◆ KUTIPAN TEKS ◆
● ● ● ● ● ● ●

Dua jenis dzikir yang telah disebutkan di atas, yakni: (1) Dzikir nafi isbat, yaitu dzikir kepada Allah dengan menyebut kalimat “lailahaillallah”. Dzikir ini merupakan inti ajaran Tarekat Qadiriyah yang dilafadzkan secara jahr (dengan suara keras). Dzikir nafi isbat pertama kali dibaiatkan kepada Ali ibn Abi Thalib pada malam hijrahnya Nabi Muhammad dari Mekah ke kota Yatsrib (Madinah) (lihat Jalaludin, 1987, Jilid I: 200). Selanjutnya, dzikir ini ditalqinkan ‘Ali ibn Abi Thalib kepada puteranya, yaitu: Sayyidina Husain. Kemudian Husain ibn ‘Ali men-talqin-kan dzikir ini kepada puteranya, yaitu ‘Ali Zain al-‘Abidin. Dan seterusnya dzikir ini di-talqin-kan secara sambung menyambung hingga sampai kepada Syekh ‘Abd al-Qadir al-Jilani. Setelah metode dzikir ini diamalkan oleh Syekh ‘Abd al-Qadir al-Jilani, orang-orang sesudahnya, para muridnya, menyebutnya dengan tarekat Qadiriyah atau dzikir Qadiriyah (Abah Anom, 1975: 45); (2) Dzikir ismu dzat yaitu dzikir kepada Allah dengan menyebut kalimat “Allah” secara sirr atau khafi (dalam hati). Dzikir ini juga disebut dengan dzikir latifah dan merupakan ciri khas dalam Tarekat Naqsyabandiyah. Dzikir ismu dzat dibaiatkan pertama kali oleh Nabi kepada Abu Dalam kondisi panik Nabi mengajarkan dzikir ini sekaligus kontemplasi dengan pemusatan bahwa Allah senantiasa menyertainya (Jalaluddin, ibid: 60-73). Selanjutnya, dzikr ism dzat ini ditalqinkan kepada Salman al-Farisi, kemudian ia men-talqin-kan kepada Qasim ibn Abu Bakr. Kemudian, diterima oleh Imam Ja‘far al-Shadiq dan terus berlanjut sampai kemudian diterima oleh Syekh Baha’u al-Din al-Naqsyabandi. Setelah itu, dzikir ini diamalkan oleh syaikh tersebut, para muridnya kemudian menyebutnya dengan tarekat Naqsyabandiyah atau tarekat dzikir Naqsyabandiyah.

● ● ● ● ● ● ●

◆ KUMPULAN DATA ◆

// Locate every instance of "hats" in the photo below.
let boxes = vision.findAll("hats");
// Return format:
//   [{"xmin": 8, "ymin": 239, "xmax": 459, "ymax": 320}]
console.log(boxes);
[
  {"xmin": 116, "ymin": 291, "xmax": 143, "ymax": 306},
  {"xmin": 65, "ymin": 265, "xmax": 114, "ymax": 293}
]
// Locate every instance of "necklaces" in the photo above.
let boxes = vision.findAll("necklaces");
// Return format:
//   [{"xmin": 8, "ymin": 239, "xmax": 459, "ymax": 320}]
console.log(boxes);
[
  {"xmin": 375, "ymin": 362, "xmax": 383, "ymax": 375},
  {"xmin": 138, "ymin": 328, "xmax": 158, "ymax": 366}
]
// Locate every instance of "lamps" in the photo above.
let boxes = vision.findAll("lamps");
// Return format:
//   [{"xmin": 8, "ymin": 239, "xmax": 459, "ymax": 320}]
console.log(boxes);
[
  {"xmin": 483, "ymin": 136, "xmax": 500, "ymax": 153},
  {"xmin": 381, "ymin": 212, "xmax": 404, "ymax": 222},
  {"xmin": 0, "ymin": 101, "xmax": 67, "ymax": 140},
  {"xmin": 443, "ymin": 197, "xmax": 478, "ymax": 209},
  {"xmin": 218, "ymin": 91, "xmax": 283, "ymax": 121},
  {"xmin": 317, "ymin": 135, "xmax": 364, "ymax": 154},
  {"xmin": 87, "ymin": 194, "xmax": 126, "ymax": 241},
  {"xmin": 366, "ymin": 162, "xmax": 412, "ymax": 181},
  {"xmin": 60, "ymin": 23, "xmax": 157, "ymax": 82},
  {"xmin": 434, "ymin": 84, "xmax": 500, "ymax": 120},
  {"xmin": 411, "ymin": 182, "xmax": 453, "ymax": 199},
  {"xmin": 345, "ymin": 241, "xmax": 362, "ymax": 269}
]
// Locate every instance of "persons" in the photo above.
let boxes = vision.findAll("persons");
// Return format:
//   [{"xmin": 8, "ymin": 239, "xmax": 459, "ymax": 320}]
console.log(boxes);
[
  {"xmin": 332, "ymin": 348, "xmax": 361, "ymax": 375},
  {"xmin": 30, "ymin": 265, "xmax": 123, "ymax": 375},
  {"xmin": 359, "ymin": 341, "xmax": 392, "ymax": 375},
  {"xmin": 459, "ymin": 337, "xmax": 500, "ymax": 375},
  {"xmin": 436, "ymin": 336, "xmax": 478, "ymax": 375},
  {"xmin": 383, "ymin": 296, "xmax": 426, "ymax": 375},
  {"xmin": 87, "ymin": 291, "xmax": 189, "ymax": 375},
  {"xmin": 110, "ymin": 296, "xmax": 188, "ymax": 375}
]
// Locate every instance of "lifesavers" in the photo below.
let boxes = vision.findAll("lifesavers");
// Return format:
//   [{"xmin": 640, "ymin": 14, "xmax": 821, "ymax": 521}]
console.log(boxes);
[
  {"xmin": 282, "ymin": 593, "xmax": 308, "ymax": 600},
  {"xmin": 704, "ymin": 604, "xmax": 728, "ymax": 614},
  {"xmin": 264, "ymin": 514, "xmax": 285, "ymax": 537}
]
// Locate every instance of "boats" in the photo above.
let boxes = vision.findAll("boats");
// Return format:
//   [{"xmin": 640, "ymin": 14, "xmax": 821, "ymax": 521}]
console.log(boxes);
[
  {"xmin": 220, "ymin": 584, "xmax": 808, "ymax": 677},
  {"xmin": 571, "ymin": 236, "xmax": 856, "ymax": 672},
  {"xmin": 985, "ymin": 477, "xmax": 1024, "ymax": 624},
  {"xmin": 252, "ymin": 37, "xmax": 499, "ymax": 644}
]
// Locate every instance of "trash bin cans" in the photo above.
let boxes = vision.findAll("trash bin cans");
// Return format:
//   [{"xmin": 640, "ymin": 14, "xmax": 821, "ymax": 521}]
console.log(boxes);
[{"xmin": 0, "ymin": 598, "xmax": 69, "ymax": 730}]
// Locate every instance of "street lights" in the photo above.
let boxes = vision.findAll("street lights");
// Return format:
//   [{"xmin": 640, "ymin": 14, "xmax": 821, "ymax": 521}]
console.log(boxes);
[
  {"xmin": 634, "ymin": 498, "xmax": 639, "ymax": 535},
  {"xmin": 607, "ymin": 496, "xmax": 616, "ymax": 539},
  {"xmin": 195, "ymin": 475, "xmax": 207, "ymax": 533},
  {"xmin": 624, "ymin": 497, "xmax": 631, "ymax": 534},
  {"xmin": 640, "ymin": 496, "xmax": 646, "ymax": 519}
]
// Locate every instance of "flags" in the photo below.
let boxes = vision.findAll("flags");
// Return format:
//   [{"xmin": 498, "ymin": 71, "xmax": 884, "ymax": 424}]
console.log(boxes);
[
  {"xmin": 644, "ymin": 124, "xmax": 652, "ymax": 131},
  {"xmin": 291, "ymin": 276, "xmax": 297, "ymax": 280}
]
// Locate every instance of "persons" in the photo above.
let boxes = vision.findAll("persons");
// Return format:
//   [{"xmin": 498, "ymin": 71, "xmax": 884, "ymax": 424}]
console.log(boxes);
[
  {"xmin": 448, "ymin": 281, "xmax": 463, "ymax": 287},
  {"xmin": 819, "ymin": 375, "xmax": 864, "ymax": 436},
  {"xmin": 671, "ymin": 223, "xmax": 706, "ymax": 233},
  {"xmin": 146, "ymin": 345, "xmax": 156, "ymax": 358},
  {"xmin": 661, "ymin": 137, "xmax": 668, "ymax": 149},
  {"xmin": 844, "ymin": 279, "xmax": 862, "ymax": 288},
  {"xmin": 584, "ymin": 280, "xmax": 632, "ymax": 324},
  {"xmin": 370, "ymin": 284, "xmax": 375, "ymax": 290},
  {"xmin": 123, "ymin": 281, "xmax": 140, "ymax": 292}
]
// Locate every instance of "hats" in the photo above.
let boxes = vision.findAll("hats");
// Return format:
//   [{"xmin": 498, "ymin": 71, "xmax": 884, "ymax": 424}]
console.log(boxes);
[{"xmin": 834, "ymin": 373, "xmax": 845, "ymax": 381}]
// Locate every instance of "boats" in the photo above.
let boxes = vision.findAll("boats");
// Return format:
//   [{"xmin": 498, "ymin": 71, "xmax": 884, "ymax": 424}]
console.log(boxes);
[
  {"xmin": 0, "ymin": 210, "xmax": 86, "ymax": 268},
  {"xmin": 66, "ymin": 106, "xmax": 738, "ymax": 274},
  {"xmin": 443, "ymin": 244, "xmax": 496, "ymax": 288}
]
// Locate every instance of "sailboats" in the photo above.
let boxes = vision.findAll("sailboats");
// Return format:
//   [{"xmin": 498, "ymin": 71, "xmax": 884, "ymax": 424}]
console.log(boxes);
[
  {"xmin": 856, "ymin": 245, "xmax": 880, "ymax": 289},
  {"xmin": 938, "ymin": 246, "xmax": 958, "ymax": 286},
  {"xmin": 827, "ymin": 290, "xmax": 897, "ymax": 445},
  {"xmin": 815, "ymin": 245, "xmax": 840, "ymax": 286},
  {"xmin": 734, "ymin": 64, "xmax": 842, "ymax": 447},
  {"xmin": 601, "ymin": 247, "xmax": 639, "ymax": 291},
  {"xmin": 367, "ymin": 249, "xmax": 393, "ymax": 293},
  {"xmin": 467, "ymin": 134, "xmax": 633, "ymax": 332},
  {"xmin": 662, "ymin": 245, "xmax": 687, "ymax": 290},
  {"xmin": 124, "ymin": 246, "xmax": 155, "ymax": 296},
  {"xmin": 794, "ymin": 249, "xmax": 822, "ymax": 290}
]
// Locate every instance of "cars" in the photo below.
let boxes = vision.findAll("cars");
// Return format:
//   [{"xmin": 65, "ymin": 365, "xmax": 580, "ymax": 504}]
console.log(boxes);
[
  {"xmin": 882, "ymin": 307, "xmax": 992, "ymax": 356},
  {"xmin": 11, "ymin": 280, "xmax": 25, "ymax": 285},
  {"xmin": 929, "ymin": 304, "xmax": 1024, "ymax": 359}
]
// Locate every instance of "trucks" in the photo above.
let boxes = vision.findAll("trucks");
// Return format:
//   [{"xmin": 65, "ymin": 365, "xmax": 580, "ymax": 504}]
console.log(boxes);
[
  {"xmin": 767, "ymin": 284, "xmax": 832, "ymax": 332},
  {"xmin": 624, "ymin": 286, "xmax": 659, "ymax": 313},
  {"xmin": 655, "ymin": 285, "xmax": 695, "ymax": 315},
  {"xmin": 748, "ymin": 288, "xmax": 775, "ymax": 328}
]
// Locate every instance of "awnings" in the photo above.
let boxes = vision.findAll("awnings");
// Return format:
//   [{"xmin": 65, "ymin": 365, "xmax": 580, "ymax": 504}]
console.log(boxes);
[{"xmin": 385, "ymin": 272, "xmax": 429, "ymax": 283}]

● ● ● ● ● ● ●

◆ TUGAS YANG DIMINTA ◆
• A. Menurut kutipan teks tentang dua jenis dzikir, dengan cara apa dzikir nafi isbat dilafalkan?
• B. Teruskan kutipan teks tentang dua jenis dzikir itu, mulai sesudah kalimat terakhirnya.

◆ HASILNYA ◆
• A. Secara jahr, yaitu dengan suara keras.

• B.
 Dalam TQN, diajarkan dzikir nafy al-itsbat dan dzikir ism al-dzat secara bersama-sama, karena keduanya memiliki keistimewaan yang besar. Di samping itu, kedua dzikir tersebut bersifat saling melengkapi terutama dalam kaitannya dengan metode pembersihan jiwa (tazkiyah al-nafs). Di antara keistimewaan kedua dzikir tersebut sebagaimana dijelaskan dalam hadits-hadits berikut ini: ”Barangsiapa banyak dzikirnya kepada Allah, maka ia terbebas dari penyakit nifaq”(HR. al-Baihaqi) (Tamim, t.th: 36). “Kalimat yang paling utama yang aku ucapkan dan diucapkan oleh para nabi sebelumku adalah la ilaha illa Allah” (HR. Ahmad ibn Hanbal) (Ibnu Hanbal: t.th: 142). Dari Abu Hurairah, ia berkata, “Saya bertanya, ‘Wahai Rasulullah, siapakah manusia yang paling bahagia menerima syafa‘atmu?’ Nabi menjawab, ‘Orang yang mengucap la ilaha illa Allah dengan ikhlas dari dalam jiwanya’ (HR. al-Bukhari) (Zakiyuddin, t.th: 412). “Hari kiamat tidak akan terjadi di muka bumi ini sampai tidak ada lagi orang yang mengucap ‘Allah, Allah’.” (HR. Muslim) (Ibid: 73).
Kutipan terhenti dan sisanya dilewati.